#### [SHORT PROBLEM]
Keep writing the article on the hands-tied presidency from its final sentence onward.

#### [GIVEN PASSAGE]
=====

Sunday, September 8, 2013

the hands-tied presidency

http://www.nytimes.com/2013/09/08/sunday-review/the-hands-tied-presidency.html?pagewanted=all&_r=0

---------- Forwarded message ----------
From: barry levine 
Date: Sun, Sep 8, 2013 at 9:21 AM
Subject: re: The Hands-Tied Presidency
To: "letters@nytimes.com"


To the Editor:
   Sam Tanenhaus is either lying or he's stark raving mad.  To call the president who claims the power to kill anyone--citizen or non-citizen--anywhere--here or abroad--without charges or any semblance of  due process of law "weakened" is an Orwellian lie as crass as "war is peace". Rather, this president is obscenely powerful.
   President Obama, however, is not mad.  By throwing the decision on military action to our do-nothing Congress, he manages to avoid a stupid quagmire in Syria without having to renounce  his earlier bellicose rhetoric.
   That decisions on War and Peace belong to the Congress and not to the President if evidence not that the presidency is weakened, but that the Congress, which our Founding Fathers conceived as the branch closest to the People, is less inclined to engage in war to rally support. Because Americans rarely deny a president re-election in war-time.
Barry Haskell Levine


NEWS ANALYSIS

The Hands-Tied Presidency

Think Back: Limits of Presidential Power: While President Obama seeks Congress’ approval for military action in Syria, Writer at Large Sam Tanenhaus looks at earlier American presidents who worked to expand their powers.
By 
Published: September 7, 2013
AS the debate on the Syria intervention began in Congress last week, some wondered why President Obama, who has been frustrated repeatedly by Republican legislators, would risk being thwarted yet again and possibly jeopardize the ability of future presidents to pursue ambitious foreign policy objectives.
In explaining his decision, Mr. Obama stressed constitutional imperatives. “I’m the president of the world’s oldest constitutional democracy,” he said, adding that he must respect “members of Congress who want their voices to be heard.”
But Mr. Obama might also have been acknowledging something else: that he holds office at a time when the presidency itself has ceded much of its power and authority to Congress. His predecessors found this, too. Bill Clinton discovered it after the 1994 election, when Newt Gingrich, the architect of the Republican victory in the House, briefly seemed the most powerful politician in the land.
George W. Bush discovered it 10 years later when he claimed a mandate after his re-election, only to see two of his prized programs — privatizing Social Security and immigration reform — wither amid resistance in Congress.
This is the history Mr. Obama has inherited. The major accomplishment of his first term, his health care reform bill, owed less to his leadership, perhaps, than to that of Nancy Pelosi, the House speaker in 2009-10. In his second term Mr. Obama effectively rallied public support for gun-law reform, and yet the bill was defeated in the Senate.

=====

#### [PROVIDED RECORDS]
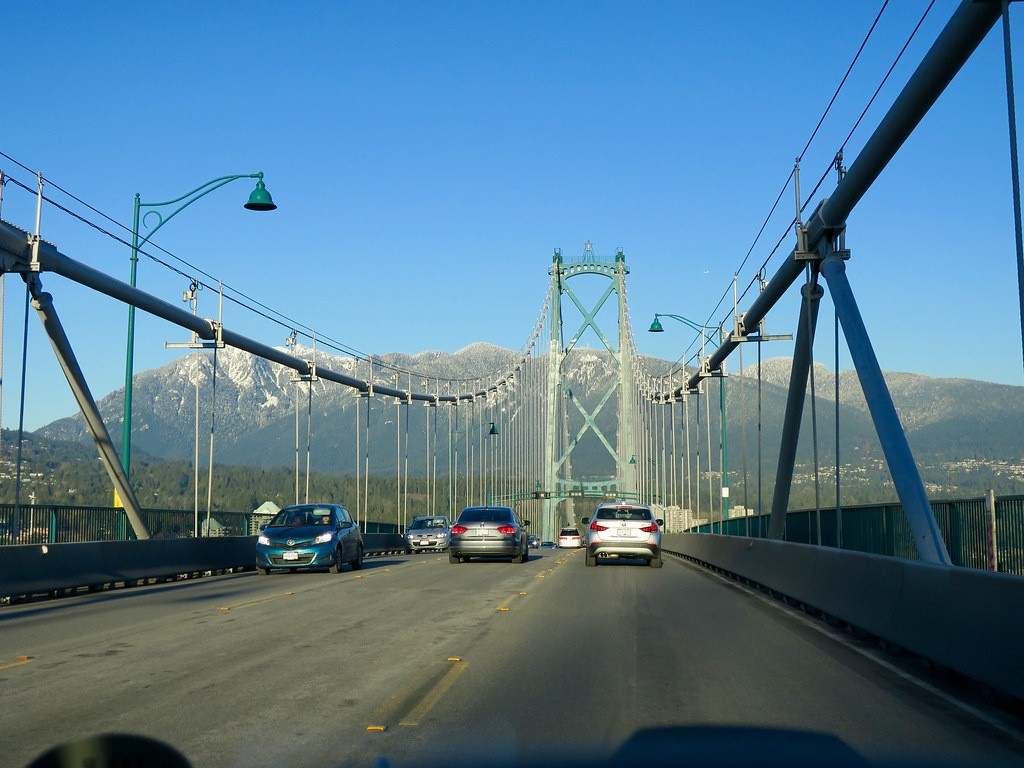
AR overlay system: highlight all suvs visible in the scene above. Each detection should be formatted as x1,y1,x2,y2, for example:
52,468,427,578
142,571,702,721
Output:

=====

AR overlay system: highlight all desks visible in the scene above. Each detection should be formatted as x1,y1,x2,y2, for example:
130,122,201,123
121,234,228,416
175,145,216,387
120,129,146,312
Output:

=====

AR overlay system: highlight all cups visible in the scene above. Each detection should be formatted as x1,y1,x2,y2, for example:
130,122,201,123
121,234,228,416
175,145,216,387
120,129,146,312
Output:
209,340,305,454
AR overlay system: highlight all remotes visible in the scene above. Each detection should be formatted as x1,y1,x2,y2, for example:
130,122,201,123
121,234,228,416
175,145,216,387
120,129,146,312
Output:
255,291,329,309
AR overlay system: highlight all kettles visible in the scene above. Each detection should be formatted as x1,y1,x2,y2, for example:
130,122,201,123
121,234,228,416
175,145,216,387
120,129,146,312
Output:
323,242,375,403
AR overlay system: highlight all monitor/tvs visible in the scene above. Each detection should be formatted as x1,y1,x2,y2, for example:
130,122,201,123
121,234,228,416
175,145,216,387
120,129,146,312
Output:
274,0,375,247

=====

#### [ANSWER TO THIS TASK]
The perception that this is a time of diminishing presidential power has even made its way into popular culture. A decade ago, television’s top political drama was “The West Wing,” with its idealistic president and his smart and hyper-energetic staff who charged through the hallways and camped in their offices at night.
Contrast this with the signature political fictions of the current moment. In the HBO comedy “Veep,” the humor flows from the mordant premise that the neurotic, bumbling vice president, played by Julia Louis-Dreyfus, is “a heartbeat away” from the White House (whose occupant is all but invisible).
In the Netflix melodrama “House of Cards,” the president is a bystander of his own administration. It’s run instead by the conniving House majority whip, played by Kevin Spacey, who in one story line exerts his power in a marathon “mark up” session in which House members insert pet provisions in a bill.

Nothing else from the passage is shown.